Regarding Leica, my experiences with them in the UK have not been so positive from a repair point of view, with an unhelpful service department and less-than stellar abilities when they returned a lens which had rquired a replacement element ( something I could have done, but they insisted had to be done by them at inflated cost), only to discover it no longer focussed because someone had inserted the element upside down, and then failed to check the results of the repair! Not impressive service....but I cannot fault the engineering of their cameras and lenses I have serviced myself, although that experience is limited to the earlier mechanical models from the screw-thread era in the 1930's to the M3 and M4. However that engineering is no better than that of Pentax, and personally I prefer Pentax because it does not suffer from the snobbery that so often surrounds the Leica name and , sadly, some of the users. When you see a potential buyer of a second-hand Leitz lens reject it because it has ONE speck of dust in it makes you wonder....but it is horses for courses. There is a market for 'badge-engineering ' where people are sucked in to believing the advertising over the reality, and why British Leyland could sell tarted-up models of standard products at inflated prices simpy because they had 'Riley' or 'Vanden Plas' badges on them. It is when the badge and the engineering coincide that you get real brand loyalty.

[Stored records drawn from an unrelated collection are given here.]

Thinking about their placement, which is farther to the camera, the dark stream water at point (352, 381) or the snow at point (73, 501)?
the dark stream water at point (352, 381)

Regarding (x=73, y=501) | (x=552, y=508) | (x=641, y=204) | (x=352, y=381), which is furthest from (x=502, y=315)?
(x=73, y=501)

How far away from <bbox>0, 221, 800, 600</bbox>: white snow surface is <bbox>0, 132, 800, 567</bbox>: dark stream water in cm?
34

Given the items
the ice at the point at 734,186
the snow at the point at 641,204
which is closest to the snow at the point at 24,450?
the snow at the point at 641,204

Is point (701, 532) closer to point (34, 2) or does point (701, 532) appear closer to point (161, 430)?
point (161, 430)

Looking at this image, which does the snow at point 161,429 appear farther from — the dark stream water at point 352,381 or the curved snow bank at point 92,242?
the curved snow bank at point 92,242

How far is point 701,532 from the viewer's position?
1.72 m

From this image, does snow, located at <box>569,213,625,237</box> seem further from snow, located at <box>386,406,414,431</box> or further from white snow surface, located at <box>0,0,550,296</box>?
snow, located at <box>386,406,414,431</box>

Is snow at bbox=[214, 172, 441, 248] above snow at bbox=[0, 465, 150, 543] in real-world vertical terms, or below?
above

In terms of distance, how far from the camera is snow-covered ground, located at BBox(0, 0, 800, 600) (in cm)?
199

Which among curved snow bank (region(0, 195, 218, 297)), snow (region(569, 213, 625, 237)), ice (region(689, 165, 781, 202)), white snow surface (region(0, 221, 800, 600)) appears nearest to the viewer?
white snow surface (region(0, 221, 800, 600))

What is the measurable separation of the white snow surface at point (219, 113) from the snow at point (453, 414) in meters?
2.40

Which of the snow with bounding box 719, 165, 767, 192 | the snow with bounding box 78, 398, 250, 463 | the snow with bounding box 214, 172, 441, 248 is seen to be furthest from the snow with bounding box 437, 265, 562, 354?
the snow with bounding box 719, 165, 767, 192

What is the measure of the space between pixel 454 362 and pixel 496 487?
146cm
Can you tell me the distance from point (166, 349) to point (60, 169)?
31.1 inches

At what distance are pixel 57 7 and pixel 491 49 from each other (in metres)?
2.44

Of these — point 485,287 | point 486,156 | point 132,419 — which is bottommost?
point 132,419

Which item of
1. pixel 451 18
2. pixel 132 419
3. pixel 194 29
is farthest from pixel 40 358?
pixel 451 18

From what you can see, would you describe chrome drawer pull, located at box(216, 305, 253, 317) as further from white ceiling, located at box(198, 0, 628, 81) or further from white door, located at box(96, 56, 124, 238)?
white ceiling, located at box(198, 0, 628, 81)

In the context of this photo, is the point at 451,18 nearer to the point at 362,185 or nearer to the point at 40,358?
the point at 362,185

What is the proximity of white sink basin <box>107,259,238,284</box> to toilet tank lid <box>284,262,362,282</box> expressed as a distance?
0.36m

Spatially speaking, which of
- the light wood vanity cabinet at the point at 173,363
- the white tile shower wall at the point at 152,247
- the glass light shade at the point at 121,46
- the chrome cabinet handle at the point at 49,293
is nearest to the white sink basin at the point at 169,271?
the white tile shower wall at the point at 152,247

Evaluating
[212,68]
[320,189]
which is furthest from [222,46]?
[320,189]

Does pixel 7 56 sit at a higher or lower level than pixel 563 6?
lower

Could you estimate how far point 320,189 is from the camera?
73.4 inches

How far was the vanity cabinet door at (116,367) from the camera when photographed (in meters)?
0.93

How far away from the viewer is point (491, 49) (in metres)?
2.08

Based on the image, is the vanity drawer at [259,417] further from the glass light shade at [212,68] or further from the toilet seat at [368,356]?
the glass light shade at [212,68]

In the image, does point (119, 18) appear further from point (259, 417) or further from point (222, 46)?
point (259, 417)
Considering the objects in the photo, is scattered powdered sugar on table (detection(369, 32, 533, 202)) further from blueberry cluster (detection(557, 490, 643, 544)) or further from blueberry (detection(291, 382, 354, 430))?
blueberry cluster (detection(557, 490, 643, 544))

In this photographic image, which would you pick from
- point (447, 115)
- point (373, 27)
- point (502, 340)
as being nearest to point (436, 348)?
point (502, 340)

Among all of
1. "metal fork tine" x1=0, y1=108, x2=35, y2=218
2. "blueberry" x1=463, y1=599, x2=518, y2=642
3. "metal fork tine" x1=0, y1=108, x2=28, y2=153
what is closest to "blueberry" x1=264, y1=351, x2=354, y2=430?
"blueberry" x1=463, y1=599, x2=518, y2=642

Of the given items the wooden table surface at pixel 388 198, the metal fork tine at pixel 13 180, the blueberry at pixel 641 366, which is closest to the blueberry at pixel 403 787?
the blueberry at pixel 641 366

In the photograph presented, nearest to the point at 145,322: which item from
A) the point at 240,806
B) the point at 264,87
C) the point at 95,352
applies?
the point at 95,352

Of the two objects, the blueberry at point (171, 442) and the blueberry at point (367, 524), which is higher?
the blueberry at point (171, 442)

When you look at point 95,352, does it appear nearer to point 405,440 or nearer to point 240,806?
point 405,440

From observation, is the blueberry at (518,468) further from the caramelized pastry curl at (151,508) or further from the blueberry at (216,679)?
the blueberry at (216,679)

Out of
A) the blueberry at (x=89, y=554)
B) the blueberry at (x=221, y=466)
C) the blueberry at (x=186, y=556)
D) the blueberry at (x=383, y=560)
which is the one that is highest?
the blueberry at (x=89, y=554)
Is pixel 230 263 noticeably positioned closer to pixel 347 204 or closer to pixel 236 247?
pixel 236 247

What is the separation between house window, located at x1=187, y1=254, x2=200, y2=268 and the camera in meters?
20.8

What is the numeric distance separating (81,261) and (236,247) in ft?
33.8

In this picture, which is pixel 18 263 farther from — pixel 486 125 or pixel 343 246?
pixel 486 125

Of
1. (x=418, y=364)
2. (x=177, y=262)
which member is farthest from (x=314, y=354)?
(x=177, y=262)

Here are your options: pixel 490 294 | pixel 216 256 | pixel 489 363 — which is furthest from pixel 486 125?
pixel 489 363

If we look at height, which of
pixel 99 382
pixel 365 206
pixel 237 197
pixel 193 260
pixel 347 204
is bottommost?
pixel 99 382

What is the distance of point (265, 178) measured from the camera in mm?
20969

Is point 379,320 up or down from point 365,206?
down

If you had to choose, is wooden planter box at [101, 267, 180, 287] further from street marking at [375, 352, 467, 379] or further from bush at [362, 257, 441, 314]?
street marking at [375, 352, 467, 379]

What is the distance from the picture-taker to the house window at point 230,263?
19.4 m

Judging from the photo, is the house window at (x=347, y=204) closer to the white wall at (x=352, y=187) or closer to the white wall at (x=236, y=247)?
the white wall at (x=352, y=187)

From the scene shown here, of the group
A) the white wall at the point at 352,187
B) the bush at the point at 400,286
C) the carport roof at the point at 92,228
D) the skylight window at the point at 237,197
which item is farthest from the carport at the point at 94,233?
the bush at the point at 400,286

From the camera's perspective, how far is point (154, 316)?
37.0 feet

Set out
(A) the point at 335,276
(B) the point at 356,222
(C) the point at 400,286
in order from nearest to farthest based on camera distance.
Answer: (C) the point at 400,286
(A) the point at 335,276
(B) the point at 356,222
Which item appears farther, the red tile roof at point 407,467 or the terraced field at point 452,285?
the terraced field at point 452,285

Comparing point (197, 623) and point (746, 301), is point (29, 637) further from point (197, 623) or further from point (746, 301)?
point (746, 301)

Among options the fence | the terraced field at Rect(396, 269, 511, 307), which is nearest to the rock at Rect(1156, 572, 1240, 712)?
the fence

---------- Post added 07-27-22 at 02:20 AM ----------
Originally posted by lotech I've been told long time ago the difference between Japanese and German optics, that Japanese made lenses super sharp just too sharp for human eyes, for example the Nikons, where German optics produced more pleasant images to the eyes with some sacrifice of sharpness. I am not sure about that, but I can tell the difference between my Pentax M 50mm/f2 and the Summicron equivalent, where the Leica one produced slightly warm tone with very little lost of sharpness than the Pentax. I also got the Pentacon 50mm/f2 and it produced very sharp but cool images quite unlike the Summicron, sorry I had very little time with the Leica I only recall from memory. I saw once the image taken with a Leica film P&S and it was jaw dropping, the skin tone was so real I can almost touch that, I rarely seen photos taken with other lenses produced such realistic image, so that I bought an used Summicon that I no longer have now adapted to my K3 via a conversion kit.
Leica & Pentax & Nikon | Leitax
I believe most people wanted the quality of the Leica lenses more than the body.
You are correct about the different philosophies of Japanese and German lens designers. I have a booklet published by Leitz back in the 1960's where they actually lay out their reasons why they do NOT correct their lenses to the 'n'th degree but deliberately leave in aberrations they could design and manufacture out. Hence the reason why some people become wedded to the 'Leica look'., wheras others chase 'sharpness' as a goal at all costs. Personally I use lenses that give ME the pictorial quality I want, and sharpness is not at the top of that list to the exclusion of all others. As someone once said , the right lens is the one you have on your camera when you most need it!